-- Description of the task --
Rewrite the listing below, starting with the line containing "How great a" and going on through its end, keeping every line and adding 26 to each number in the answers, both the distance and the box coordinates.

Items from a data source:
## Begin
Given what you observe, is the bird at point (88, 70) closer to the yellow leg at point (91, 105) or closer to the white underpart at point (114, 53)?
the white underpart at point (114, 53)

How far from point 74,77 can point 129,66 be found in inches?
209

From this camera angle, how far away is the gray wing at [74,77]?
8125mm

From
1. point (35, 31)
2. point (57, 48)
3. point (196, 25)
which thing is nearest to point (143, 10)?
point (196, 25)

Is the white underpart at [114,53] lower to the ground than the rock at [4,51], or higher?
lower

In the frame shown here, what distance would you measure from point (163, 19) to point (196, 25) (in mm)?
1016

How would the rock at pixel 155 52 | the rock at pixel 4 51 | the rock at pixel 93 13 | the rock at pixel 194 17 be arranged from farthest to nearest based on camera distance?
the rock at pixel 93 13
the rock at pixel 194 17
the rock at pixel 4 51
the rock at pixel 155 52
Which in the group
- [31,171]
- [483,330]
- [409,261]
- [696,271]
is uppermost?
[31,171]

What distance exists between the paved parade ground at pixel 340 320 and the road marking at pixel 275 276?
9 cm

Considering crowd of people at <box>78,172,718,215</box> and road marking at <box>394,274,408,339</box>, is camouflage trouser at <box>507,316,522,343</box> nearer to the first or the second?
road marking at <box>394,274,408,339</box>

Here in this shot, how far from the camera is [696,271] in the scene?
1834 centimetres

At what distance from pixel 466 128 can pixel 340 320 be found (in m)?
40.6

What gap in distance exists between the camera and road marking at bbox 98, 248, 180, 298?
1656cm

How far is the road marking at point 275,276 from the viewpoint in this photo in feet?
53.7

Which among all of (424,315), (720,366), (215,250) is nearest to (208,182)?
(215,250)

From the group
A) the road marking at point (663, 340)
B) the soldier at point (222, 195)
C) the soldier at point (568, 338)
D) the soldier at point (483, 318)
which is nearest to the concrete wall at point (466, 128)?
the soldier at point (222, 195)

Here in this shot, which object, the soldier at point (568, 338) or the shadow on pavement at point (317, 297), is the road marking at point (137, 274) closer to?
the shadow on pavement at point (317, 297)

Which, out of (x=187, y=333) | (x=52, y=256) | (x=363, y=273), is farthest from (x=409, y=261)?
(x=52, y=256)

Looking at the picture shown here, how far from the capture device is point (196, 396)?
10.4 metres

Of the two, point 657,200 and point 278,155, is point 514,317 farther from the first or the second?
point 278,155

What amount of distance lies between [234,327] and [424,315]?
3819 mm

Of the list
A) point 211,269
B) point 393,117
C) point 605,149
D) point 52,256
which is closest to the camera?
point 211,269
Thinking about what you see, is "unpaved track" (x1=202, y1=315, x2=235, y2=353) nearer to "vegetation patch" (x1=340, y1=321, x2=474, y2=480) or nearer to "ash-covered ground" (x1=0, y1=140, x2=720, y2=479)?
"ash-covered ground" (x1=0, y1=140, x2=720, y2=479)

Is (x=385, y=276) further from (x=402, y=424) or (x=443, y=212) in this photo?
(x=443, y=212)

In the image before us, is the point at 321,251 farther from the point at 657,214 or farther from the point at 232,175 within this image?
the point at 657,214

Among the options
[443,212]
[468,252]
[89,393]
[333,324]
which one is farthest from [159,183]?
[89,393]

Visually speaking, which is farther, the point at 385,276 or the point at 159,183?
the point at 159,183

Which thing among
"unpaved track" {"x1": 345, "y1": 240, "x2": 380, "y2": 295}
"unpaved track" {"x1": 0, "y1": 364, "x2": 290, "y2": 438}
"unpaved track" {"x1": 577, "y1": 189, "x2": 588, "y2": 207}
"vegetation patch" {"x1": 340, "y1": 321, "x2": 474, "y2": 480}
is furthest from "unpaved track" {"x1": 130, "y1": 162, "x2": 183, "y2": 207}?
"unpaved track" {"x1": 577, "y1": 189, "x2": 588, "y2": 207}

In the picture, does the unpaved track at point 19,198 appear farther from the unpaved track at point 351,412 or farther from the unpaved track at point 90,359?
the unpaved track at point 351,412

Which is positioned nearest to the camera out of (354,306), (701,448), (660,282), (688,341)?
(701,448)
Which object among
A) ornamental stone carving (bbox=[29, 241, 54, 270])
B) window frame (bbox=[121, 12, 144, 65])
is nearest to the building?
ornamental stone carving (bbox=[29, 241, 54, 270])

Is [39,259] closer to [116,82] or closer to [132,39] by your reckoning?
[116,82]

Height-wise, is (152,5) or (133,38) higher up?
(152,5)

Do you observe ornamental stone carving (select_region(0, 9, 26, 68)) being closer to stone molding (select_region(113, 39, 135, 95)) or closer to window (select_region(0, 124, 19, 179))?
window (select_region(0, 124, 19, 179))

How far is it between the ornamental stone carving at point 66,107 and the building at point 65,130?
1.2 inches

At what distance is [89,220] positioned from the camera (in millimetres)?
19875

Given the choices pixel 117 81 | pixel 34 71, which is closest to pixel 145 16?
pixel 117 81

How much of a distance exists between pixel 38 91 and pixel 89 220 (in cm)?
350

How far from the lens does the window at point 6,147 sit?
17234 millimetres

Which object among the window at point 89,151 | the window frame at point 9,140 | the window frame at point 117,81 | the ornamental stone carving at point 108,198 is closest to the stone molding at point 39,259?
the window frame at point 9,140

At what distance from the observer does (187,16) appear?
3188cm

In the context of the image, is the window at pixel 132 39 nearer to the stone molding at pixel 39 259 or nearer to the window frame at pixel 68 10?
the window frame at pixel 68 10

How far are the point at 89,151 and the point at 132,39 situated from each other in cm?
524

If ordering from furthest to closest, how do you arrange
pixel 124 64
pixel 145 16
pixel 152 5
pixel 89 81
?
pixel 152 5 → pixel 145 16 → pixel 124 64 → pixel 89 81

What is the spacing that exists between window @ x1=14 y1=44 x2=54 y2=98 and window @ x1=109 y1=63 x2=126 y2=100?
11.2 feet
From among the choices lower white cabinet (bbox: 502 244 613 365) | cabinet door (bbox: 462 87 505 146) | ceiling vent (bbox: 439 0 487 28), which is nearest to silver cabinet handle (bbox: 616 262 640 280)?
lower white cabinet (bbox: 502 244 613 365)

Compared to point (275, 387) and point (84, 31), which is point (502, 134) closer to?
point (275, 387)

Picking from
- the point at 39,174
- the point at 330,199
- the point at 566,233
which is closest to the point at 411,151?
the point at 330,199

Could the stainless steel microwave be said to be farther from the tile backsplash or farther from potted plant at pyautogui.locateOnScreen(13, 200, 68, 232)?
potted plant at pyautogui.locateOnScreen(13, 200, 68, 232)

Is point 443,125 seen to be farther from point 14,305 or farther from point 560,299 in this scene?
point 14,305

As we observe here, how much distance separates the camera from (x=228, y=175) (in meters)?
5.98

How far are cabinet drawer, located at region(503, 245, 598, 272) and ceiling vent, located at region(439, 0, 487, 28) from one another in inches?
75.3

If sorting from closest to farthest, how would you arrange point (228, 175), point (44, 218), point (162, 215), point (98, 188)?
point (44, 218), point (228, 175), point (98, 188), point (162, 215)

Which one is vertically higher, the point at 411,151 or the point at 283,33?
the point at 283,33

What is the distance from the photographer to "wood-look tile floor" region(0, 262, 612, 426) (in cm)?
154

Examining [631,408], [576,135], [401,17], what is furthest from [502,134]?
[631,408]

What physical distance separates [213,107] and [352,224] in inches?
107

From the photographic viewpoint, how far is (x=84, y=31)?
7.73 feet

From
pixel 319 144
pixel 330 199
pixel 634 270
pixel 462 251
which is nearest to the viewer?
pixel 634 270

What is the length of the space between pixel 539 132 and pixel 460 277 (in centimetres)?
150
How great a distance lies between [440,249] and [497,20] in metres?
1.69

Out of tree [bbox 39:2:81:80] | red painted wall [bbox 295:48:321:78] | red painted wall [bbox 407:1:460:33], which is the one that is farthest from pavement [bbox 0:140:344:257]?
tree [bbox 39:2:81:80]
## End
-- Response to the task --
How great a distance lies between [440,249] and [497,20] in metres?
27.69

Out of tree [bbox 39:2:81:80] | red painted wall [bbox 295:48:321:78] | red painted wall [bbox 407:1:460:33], which is the one that is farthest from pavement [bbox 0:140:344:257]?
tree [bbox 65:28:107:106]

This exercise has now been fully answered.